One of the questions I get the most is, "what does bedtime look like at your house?" And the short answer is that this changes based on the age of the child you're talking about. Every child, just like with anything, is different and has his/her own sleep patterns and rhythms. We as adults try to respect that and still make the routine work for us.

This post contains affiliate links at no cost to you. 

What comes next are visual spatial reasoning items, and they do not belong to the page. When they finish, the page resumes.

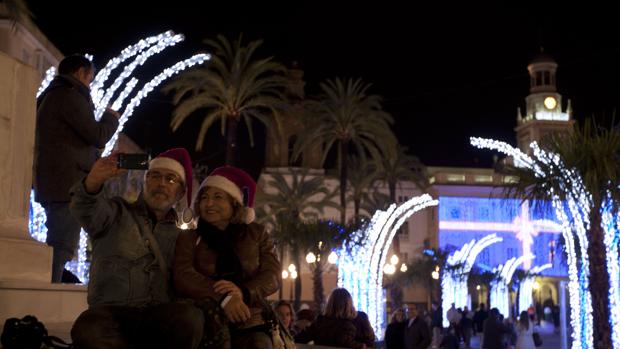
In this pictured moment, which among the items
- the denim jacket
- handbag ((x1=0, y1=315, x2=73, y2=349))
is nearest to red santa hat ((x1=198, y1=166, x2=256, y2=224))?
the denim jacket

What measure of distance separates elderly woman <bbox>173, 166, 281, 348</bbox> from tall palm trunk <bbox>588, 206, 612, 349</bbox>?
1537 cm

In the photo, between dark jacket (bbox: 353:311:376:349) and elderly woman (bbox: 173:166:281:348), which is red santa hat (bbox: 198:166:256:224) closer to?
elderly woman (bbox: 173:166:281:348)

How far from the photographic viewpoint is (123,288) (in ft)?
15.6

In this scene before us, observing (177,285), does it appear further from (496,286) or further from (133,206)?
(496,286)

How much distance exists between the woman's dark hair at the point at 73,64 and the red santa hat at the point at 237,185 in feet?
7.96

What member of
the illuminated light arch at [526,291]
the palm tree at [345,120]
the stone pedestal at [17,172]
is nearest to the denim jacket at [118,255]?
the stone pedestal at [17,172]

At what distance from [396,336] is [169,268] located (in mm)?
11067

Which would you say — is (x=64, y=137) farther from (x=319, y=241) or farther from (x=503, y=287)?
(x=503, y=287)

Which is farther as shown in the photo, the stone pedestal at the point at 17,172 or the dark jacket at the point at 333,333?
the dark jacket at the point at 333,333

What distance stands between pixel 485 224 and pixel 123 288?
87.1 m

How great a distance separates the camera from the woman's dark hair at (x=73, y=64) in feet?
24.3

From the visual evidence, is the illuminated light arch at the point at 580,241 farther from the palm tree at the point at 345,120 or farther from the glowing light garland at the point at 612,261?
the palm tree at the point at 345,120

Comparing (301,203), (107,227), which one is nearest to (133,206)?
(107,227)

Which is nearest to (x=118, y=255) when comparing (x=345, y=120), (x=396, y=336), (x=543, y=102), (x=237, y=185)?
(x=237, y=185)
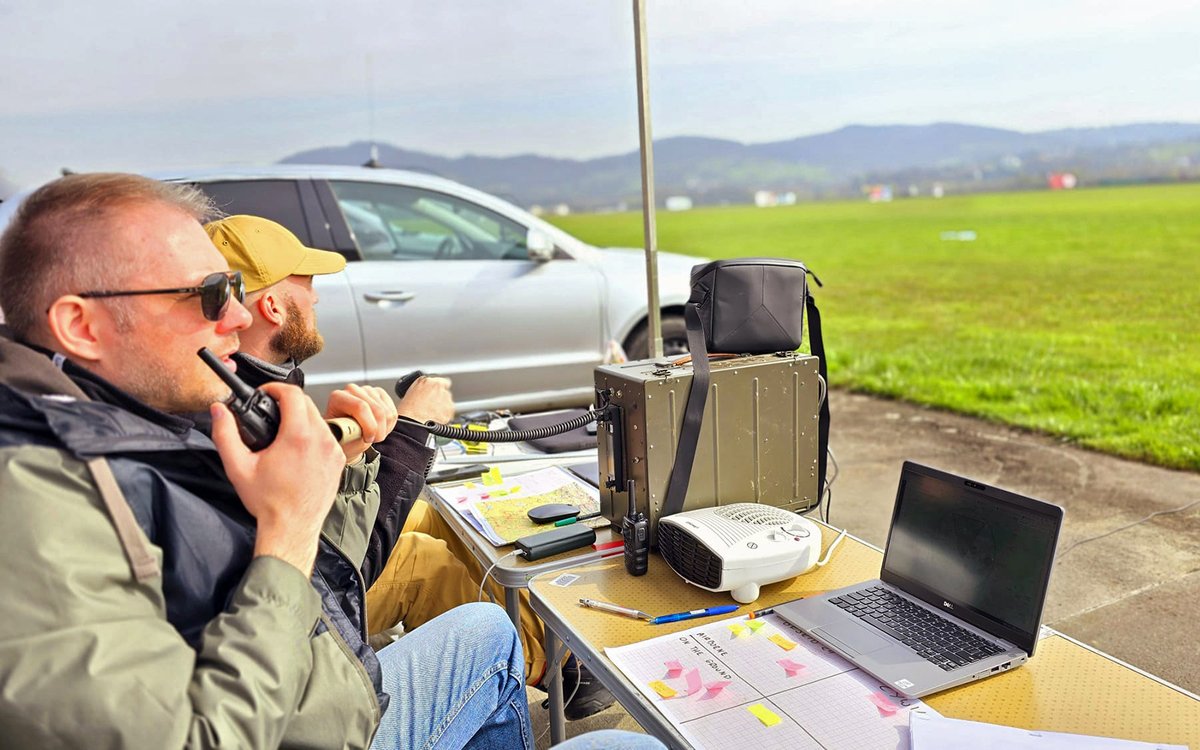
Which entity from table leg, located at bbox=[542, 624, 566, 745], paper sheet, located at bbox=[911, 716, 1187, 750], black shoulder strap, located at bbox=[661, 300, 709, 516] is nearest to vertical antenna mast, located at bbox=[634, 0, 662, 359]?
black shoulder strap, located at bbox=[661, 300, 709, 516]

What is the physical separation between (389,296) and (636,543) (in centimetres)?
392

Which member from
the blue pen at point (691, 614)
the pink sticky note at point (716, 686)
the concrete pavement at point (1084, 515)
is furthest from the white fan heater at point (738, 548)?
the concrete pavement at point (1084, 515)

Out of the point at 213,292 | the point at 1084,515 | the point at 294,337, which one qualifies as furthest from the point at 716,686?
the point at 1084,515

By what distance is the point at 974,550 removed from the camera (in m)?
1.55

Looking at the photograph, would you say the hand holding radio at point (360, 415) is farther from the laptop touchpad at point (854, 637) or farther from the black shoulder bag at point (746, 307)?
the laptop touchpad at point (854, 637)

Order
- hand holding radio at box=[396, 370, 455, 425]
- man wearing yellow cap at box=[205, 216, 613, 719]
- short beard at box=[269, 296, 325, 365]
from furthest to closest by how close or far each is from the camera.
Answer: short beard at box=[269, 296, 325, 365]
hand holding radio at box=[396, 370, 455, 425]
man wearing yellow cap at box=[205, 216, 613, 719]

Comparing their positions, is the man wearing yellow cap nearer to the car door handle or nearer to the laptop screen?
the laptop screen

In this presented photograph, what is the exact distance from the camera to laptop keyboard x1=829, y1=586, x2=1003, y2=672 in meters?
1.44

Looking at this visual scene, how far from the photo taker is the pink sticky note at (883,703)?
133cm

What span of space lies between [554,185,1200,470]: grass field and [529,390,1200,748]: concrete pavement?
1.35 feet

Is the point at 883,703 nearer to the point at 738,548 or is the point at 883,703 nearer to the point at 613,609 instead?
the point at 738,548

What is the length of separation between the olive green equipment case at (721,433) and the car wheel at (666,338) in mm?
3853

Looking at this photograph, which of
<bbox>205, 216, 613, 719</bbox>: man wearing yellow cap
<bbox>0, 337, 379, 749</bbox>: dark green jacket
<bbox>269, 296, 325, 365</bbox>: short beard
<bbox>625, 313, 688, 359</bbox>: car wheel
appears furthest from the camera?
<bbox>625, 313, 688, 359</bbox>: car wheel

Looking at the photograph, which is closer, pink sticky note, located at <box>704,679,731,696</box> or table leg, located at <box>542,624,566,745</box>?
pink sticky note, located at <box>704,679,731,696</box>
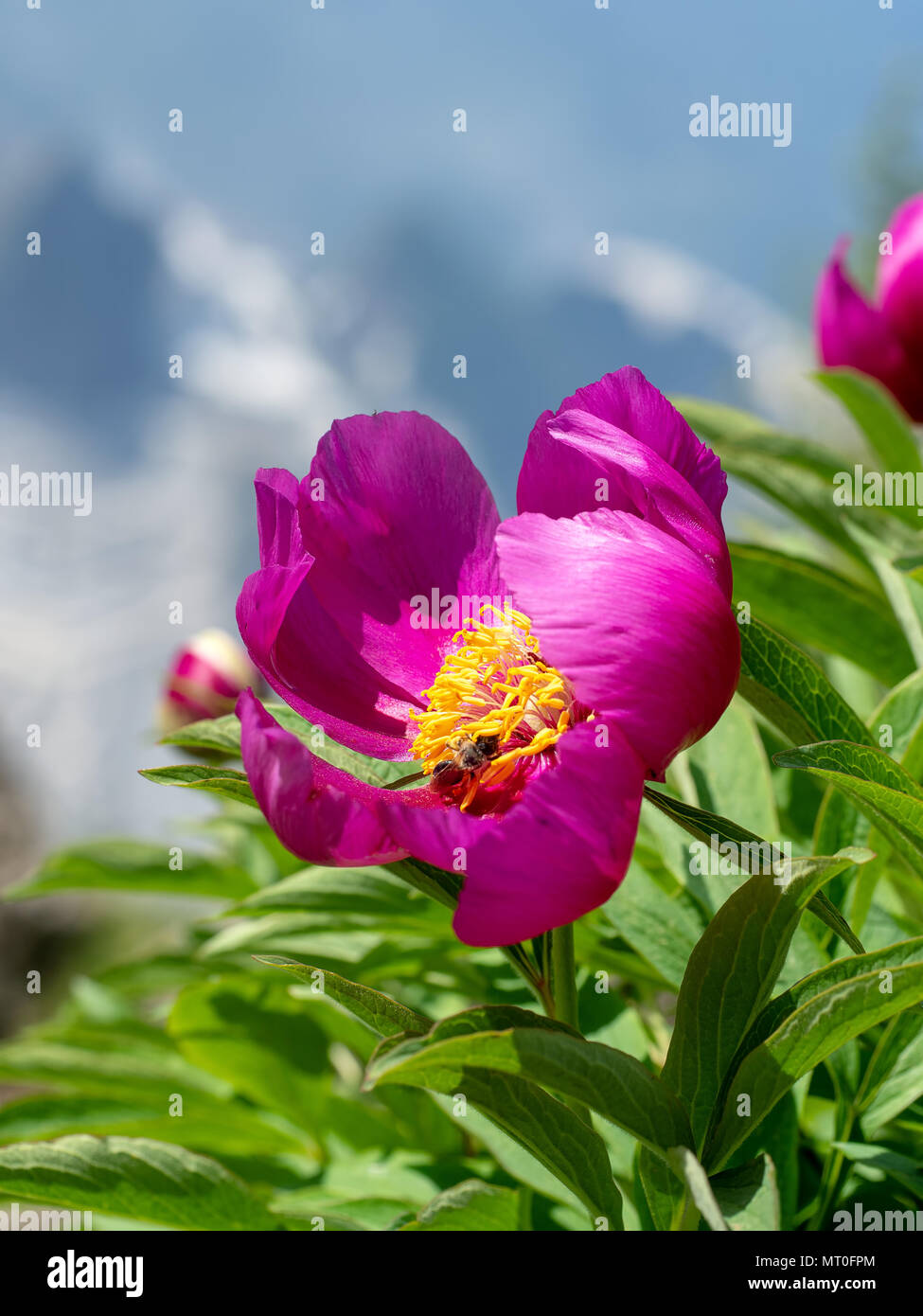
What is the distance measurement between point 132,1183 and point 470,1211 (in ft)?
0.62

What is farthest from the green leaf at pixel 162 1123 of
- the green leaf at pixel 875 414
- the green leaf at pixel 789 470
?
the green leaf at pixel 875 414

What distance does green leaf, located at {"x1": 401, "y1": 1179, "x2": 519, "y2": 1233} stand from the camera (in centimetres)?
55

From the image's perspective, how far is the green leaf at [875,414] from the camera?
1116 mm

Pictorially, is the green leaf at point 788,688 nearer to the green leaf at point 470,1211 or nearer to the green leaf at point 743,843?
the green leaf at point 743,843

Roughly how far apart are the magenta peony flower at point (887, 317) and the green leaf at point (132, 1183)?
1.06 m

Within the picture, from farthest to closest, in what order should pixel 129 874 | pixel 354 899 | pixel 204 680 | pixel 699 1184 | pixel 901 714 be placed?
pixel 204 680 < pixel 129 874 < pixel 354 899 < pixel 901 714 < pixel 699 1184

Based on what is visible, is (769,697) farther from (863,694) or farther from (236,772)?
(863,694)

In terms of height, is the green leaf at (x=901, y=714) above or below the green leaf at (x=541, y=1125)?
above

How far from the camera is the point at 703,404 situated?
115 centimetres

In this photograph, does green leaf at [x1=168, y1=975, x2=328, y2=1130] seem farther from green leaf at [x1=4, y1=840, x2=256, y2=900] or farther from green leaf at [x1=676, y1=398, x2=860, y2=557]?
green leaf at [x1=676, y1=398, x2=860, y2=557]

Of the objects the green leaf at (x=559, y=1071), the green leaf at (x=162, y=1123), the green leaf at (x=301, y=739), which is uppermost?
the green leaf at (x=301, y=739)

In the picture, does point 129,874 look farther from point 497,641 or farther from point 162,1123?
point 497,641

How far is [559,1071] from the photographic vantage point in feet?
1.36

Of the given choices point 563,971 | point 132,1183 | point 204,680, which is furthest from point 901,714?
point 204,680
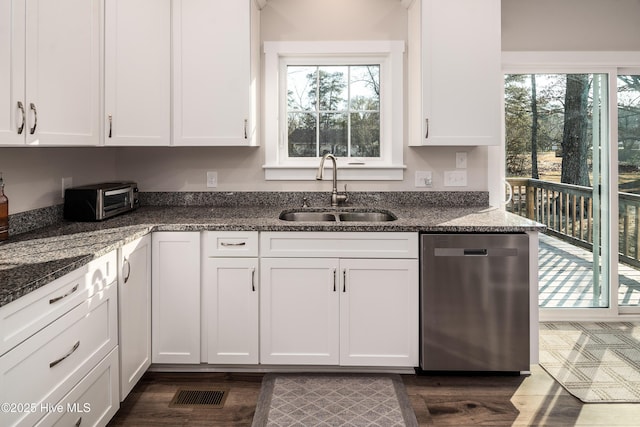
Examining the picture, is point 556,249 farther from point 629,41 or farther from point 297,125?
point 297,125

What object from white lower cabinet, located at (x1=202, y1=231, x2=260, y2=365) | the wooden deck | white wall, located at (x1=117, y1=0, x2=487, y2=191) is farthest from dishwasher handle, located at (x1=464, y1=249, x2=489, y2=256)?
the wooden deck

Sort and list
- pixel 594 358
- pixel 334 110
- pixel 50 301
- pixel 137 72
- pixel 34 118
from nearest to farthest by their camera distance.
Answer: pixel 50 301 < pixel 34 118 < pixel 137 72 < pixel 594 358 < pixel 334 110

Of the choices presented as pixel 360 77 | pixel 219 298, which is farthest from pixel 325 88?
pixel 219 298

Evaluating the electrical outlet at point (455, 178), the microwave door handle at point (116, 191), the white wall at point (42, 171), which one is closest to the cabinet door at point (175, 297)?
the microwave door handle at point (116, 191)

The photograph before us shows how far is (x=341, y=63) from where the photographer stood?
339cm

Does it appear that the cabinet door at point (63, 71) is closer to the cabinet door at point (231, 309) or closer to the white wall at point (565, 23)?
the cabinet door at point (231, 309)

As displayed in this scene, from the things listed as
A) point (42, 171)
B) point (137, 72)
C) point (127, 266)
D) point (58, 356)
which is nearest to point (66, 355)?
point (58, 356)

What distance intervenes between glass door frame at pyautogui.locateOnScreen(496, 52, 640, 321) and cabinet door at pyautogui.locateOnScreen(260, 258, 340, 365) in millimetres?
1480

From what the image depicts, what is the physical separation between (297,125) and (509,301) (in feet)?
5.84

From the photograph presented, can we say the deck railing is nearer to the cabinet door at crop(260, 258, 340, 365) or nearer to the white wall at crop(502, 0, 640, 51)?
the white wall at crop(502, 0, 640, 51)

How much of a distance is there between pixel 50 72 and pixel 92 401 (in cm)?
135

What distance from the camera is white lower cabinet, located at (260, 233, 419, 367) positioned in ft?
8.60

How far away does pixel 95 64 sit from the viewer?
2.50 m

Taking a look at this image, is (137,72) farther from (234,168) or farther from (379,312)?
(379,312)
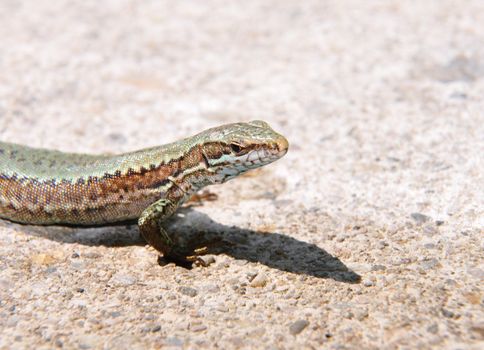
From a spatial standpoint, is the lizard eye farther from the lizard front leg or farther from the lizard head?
the lizard front leg

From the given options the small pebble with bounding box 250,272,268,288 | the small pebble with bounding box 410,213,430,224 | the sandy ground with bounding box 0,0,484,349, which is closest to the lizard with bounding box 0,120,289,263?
the sandy ground with bounding box 0,0,484,349

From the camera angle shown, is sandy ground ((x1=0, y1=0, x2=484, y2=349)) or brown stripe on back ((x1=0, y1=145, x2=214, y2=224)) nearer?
sandy ground ((x1=0, y1=0, x2=484, y2=349))

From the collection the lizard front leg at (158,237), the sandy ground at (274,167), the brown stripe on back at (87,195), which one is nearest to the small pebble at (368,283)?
the sandy ground at (274,167)

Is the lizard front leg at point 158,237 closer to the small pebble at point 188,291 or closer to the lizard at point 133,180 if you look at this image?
the lizard at point 133,180

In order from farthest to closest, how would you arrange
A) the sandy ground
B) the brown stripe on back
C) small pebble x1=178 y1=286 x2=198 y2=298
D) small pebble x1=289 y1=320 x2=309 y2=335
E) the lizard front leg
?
the brown stripe on back
the lizard front leg
small pebble x1=178 y1=286 x2=198 y2=298
the sandy ground
small pebble x1=289 y1=320 x2=309 y2=335

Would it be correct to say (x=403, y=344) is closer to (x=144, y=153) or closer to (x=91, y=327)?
(x=91, y=327)
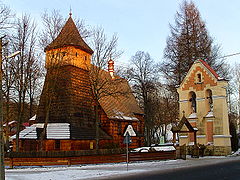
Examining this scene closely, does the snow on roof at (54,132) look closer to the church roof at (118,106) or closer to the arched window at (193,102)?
the church roof at (118,106)

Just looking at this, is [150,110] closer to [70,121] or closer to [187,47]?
[187,47]

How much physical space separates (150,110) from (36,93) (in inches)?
761

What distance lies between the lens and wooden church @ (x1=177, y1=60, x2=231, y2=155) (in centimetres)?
2719

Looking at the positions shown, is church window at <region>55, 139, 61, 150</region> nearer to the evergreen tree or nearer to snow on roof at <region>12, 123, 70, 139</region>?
snow on roof at <region>12, 123, 70, 139</region>

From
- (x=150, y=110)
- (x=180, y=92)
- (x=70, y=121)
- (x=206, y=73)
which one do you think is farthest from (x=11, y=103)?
(x=150, y=110)

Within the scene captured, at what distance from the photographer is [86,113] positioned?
31.0 m

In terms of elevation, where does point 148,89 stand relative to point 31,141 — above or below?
above

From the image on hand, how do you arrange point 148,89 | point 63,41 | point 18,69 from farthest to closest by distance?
1. point 148,89
2. point 63,41
3. point 18,69

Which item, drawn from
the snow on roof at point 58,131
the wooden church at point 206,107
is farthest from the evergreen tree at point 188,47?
the snow on roof at point 58,131

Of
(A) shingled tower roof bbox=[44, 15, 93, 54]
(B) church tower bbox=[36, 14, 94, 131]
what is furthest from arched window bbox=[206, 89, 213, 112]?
(A) shingled tower roof bbox=[44, 15, 93, 54]

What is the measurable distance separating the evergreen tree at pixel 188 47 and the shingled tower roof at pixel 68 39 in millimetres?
9922

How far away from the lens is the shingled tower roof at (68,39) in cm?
2519

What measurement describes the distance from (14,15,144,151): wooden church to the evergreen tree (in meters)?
7.18

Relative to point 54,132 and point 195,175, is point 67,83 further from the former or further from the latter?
point 195,175
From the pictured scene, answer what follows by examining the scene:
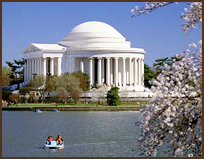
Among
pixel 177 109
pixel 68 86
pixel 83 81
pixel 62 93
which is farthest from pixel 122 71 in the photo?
pixel 177 109

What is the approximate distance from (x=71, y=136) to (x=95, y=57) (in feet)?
209

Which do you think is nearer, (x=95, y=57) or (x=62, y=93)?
(x=62, y=93)

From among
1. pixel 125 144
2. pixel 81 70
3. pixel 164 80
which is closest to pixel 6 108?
pixel 81 70

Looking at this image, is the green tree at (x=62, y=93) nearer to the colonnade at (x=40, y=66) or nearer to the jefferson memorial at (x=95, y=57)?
the jefferson memorial at (x=95, y=57)

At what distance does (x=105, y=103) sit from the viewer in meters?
88.2

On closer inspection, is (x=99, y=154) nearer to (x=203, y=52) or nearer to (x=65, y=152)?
(x=65, y=152)

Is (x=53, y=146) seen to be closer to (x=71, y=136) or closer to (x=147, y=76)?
(x=71, y=136)

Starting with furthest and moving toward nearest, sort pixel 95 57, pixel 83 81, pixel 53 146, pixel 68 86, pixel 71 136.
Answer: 1. pixel 95 57
2. pixel 83 81
3. pixel 68 86
4. pixel 71 136
5. pixel 53 146

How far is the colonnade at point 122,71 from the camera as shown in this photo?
357ft

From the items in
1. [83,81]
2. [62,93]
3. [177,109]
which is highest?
[83,81]

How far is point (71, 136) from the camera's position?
45.5 metres

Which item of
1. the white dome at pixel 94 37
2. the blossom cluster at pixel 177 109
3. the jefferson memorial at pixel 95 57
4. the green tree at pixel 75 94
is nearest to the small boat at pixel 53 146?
the blossom cluster at pixel 177 109

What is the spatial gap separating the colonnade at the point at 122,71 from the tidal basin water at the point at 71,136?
1612 inches

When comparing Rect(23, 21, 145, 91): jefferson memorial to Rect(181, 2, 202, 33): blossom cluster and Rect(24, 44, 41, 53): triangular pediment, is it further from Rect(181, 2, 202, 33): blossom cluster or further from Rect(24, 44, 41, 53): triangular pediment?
Rect(181, 2, 202, 33): blossom cluster
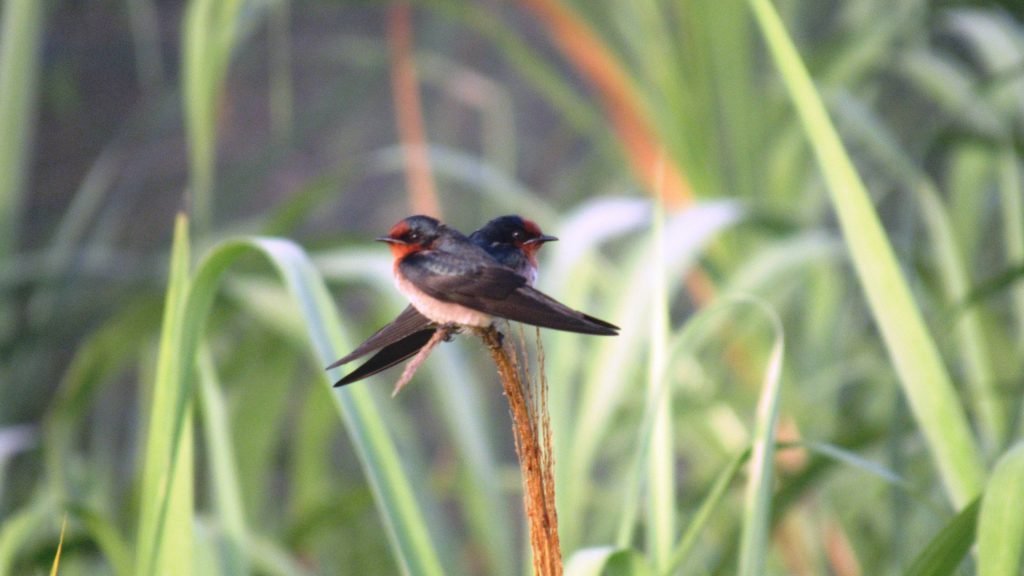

Maria Montessori's own influences certainly play a role in how we approach bedtime. Some quotes that we keep in mind around bedtime {from The Secret of Childhood} include: 

"He has need of and certainly should get, a normal amount of sleep, but it is necessary to distinguish between what is suitable and what is artificially induced. A stronger person through  suggestion can impose his own will upon one who is weaker. An adult who forces a child to sleep more than he needs is unconsciously forcing his own will upon the child through the power of suggestion." Maria Montessori 

"A child should be permitted to got to sleep when he is tired, to wake up when he is rested, and to rise when he wishes." Maria Montessori 

A look at bedtime with babies and toddlers in our Montessori home, how we choose to follow our child

So I thought I would share a little bit about what bedtime looks like for us. First up, babies and toddlers. And, remember, I'm no expert, I'm just sharing what has worked for our family. 

Babies

I think the key to our bedtime for any child in our family is routine. Children thrive on order and routine, especially young children. Babies are no different. We keep it short and simple. Dim lights in the evening, a bath (this might not be everyday depending on the baby's age, the younger the baby the more likely this is every few days), nursing and quiet. 

Now, a routine is not a strict schedule. When this routine happens varies a lot based on the baby's behavior. We are observing our child, getting to know him/her and following the baby's lead on sleep. This might mean an early bedtime one night and a later one the next. We are essentially following the child. 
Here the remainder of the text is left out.